Outro relatório expõe uma divertida contenda nos bastidores do Itamaraty. Em 1945, o diplomata Djalma Lessa escreveu ao chefe do Departamento de Administração sobre o envio de uma amostra de damascos vinda de Assunção. O texto passou pelas mãos de Rosa, que fez uma série de correções ortográficas com tinta vermelha. Na ocasião, um ano antes de Sagarana, ele ainda não era conhecido como escritor. Lessa não gostou das correções e escreveu carta ao chefe dizendo que as alterações “em vez de melhorar ou corrigir o texto” deixavam “positivamente errado o que eu escrevera certo”. Minucioso ao extremo, Rosa redigiu um longo relatório pormenorizando cada uma de suas correções ortográficas. “O estilista da minuta e autor do memorandum levantou contra o revisor a acusação de haver errado, e errado gravemente.” Ele esmiúça suas correções citando regras gramaticais e manuais de redação do Itamaraty. Termina atacando o colega: “A verdade é que minuta e memorandum comprovam a completa desorientação do autor, no tocante ao emprego das vírgulas”. Depois do arrazoado, o chefe concordou com Rosa e ainda passou uma bronca em Lessa.
Guimarães Rosa,na possde na Academia Brasileira de  Letras ,entre Juscelino Kubisschck e Autrésilo de Athayde (Foto:  Arquivo / Agência O Globo)
De tempos em tempos, Rosa entregava alguns de seus relatórios para que Maria Augusta de Camargos, sua secretária pessoal, os guardasse. Os sete textos que estavam junto com os originais de Ave, palavra foram escritos ao longo de vários anos e escolhidos por critérios muito específicos. Não está entre eles, por exemplo, aquele que é considerado o mais importante texto de Rosa como diplomata – a nota de 1966 que deu origem à Ata das Cataratas. Com muito traquejo e profundo conhecimento das fronteiras, nesse texto ele consegue apaziguar um possível conflito entre Brasil e Paraguai, que disputavam limites no Rio Paraná. “Esta foi a melhor nota diplomática que o Brasil já escreveu, depois das do Barão do Rio Branco”, diz o escritor e diplomata Alberto da Costa e Silva, contemporâneo de Rosa no Itamaraty.

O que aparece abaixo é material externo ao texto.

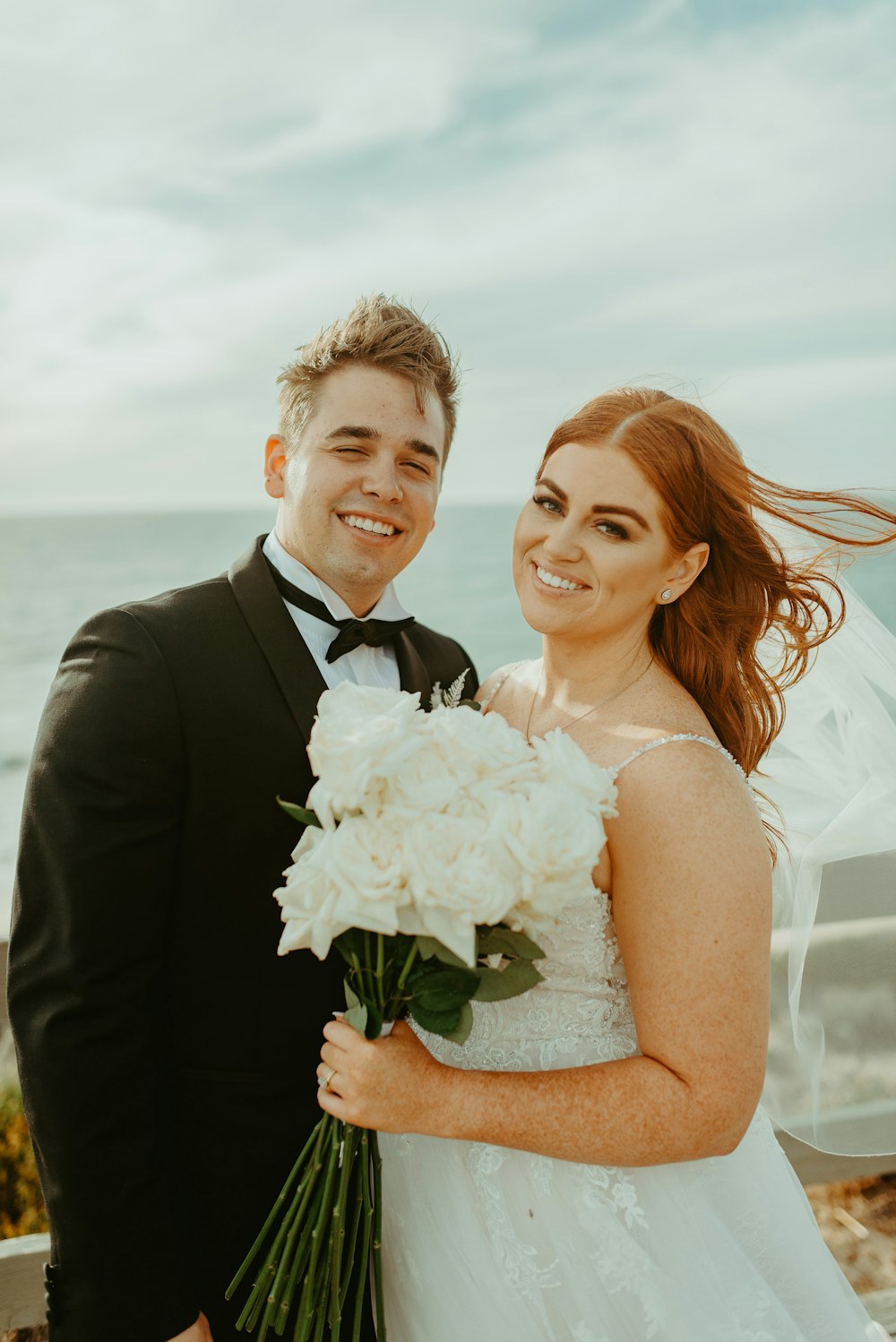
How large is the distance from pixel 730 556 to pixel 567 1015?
1269 millimetres

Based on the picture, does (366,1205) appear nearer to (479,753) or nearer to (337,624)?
(479,753)

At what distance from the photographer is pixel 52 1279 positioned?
2.08 meters

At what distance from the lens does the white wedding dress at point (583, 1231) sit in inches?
79.1

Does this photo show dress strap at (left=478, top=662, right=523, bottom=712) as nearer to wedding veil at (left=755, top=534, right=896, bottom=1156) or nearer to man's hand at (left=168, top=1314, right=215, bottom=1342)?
wedding veil at (left=755, top=534, right=896, bottom=1156)

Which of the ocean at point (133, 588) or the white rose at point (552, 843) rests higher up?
the ocean at point (133, 588)

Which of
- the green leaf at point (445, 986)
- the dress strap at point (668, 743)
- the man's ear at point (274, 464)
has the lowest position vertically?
the green leaf at point (445, 986)

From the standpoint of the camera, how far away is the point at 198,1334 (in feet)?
7.00

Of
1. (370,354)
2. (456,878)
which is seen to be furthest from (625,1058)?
(370,354)

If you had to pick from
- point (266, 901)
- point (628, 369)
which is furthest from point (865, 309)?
point (266, 901)

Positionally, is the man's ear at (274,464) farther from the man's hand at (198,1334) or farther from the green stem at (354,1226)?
the man's hand at (198,1334)

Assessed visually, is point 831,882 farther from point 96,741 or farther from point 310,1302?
point 96,741

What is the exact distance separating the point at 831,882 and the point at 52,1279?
6.96 ft

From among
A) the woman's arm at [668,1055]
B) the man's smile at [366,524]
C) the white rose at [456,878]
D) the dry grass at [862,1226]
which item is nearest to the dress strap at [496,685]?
the man's smile at [366,524]

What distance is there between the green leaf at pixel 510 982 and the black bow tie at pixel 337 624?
966 millimetres
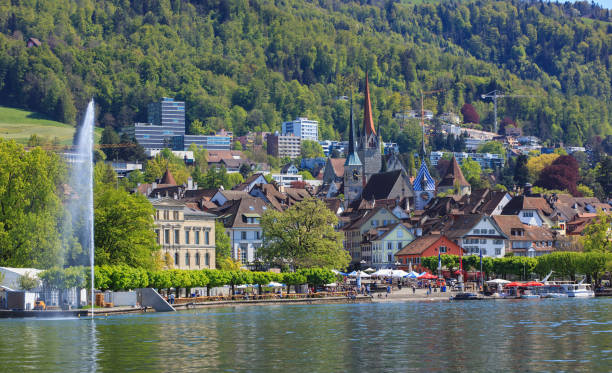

Um dos relatórios descreve o cotidiano em Portugal e Espanha durante a Segunda Guerra Mundial, em 1941. Rosa foi enviado como correio diplomático e escreveu um apanhado da situação política, social e econômica dos países para o embaixador em Berlim. Há uma curiosidade a respeito desse texto. Anos depois, Rosa retrabalhou o relatório de maneira literária, produzindo um conto inacabado sobre o mesmo tema. O professor da Universidade de Brasília (UnB) Gustavo de Castro, que está fazendo uma biografia sobre o escritor, encontrou os rascunhos no arquivo da USP. Esse era seu processo comum de trabalho, o que faz soar estranha a ideia de publicação dos relatórios brutos. “Ele tinha ojeriza ao estado bruto. Ao passar desta descrição para a narrativa ficcional é que criava sua literatura. Acho que os textos diplomáticos poderiam servir de mote para alguma narrativa. Duvido que quisesse publicá-los na forma de relatório”, diz Mônica Gama, professora de literatura da Universidade Federal de Ouro Preto, especialista na obra de Rosa. Pela documentação preservada, não fica claro se o escritor via algum valor literário em seus textos do Itamaraty e pretendia publicá-los na íntegra ou não. O advogado Raul Floriano pode entrar para a história como o homem que interferiu na obra póstuma de um mestre da literatura nacional.